Once, back when I was married, my dad came over to visit me while my husband was at work. This was before I had started paying attention, and I liked a lot of very liberal TV-shows. I was recently out of high school, and I watched a lot of John Oliver (who is, admittedly, a very funny guy – or at least has very clever writers).

Stuff he had said on his show made a lot of sense in my head and he was funny, and so to impress my dad I thought I'd pull up a political commentator. I was really sad when he started arguing with the things Oliver said. I pushed back with whatever I could think of.

One of the episodes was about Standardized Tests in high schools, and how the people who were hired to grade them were asked to start seeing more of them as certain grades. “You need to start to learn to see more essays as a four, as a three.” That outraged Oliver and he started talking about how unfair that was to school systems where most students do well. Why would a child in one school district earn an A for the same work another would earn a C for?

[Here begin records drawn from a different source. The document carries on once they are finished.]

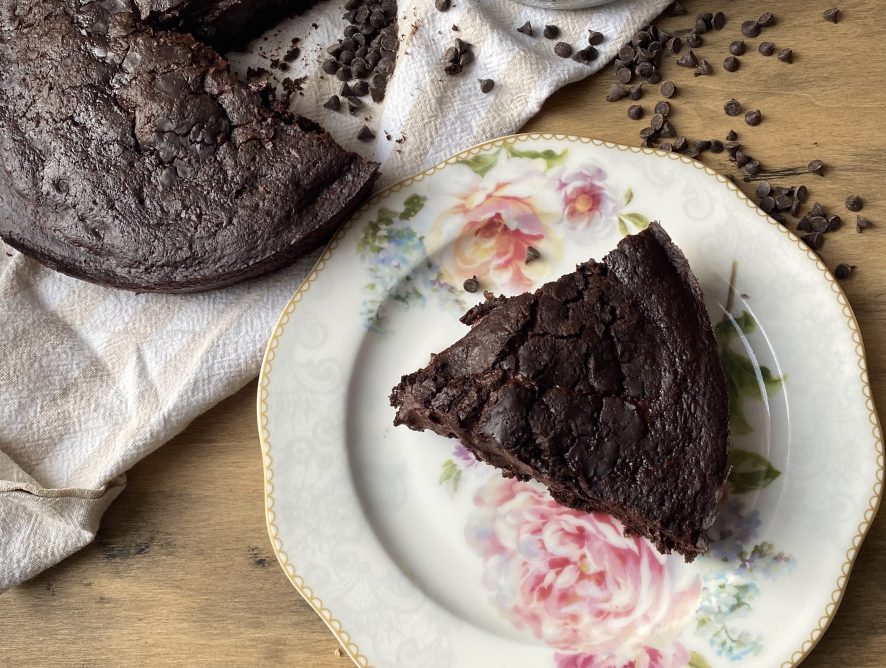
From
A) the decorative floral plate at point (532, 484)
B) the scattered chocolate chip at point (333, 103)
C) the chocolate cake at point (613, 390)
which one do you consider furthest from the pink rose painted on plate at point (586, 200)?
the scattered chocolate chip at point (333, 103)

But my dad explained it to me, and thank God because I was about to go through the rest of my life not understanding that basic concept.

We compete for jobs. We compete for housing and resources with other human beings. At the end of the day, even if fifty people apply for one job, the best candidate will get it. Even if everyone has an ability to perform a job, only the one who is most experienced will earn the opportunity.

Grades aren't intended to indicate the quality of work – they're intended to rank the students from best to worst. That's why when our teachers in school would “grade on a curve” it could be a really good thing or a really bad thing; if everyone did poorly, at least there will be some people who got an A. If everyone did well, our teachers wouldn't grade on a curve because that would set the lowest scores up for failure.

My high school used to rank students by their GPA. Test scores are simply meant to reflect that ranking, and prepare us for competing with each other in the real world, where even if everyone knows what they're doing, only one of us gets the job.

That's when I realized my dad is seriously smart, and maybe everything isn't always an outrage. That's when I realized that these people on the television were playing with things they didn't always understand, and that I could understand them even though I was small. And the day I realized John Oliver was a comedian. Not a politician.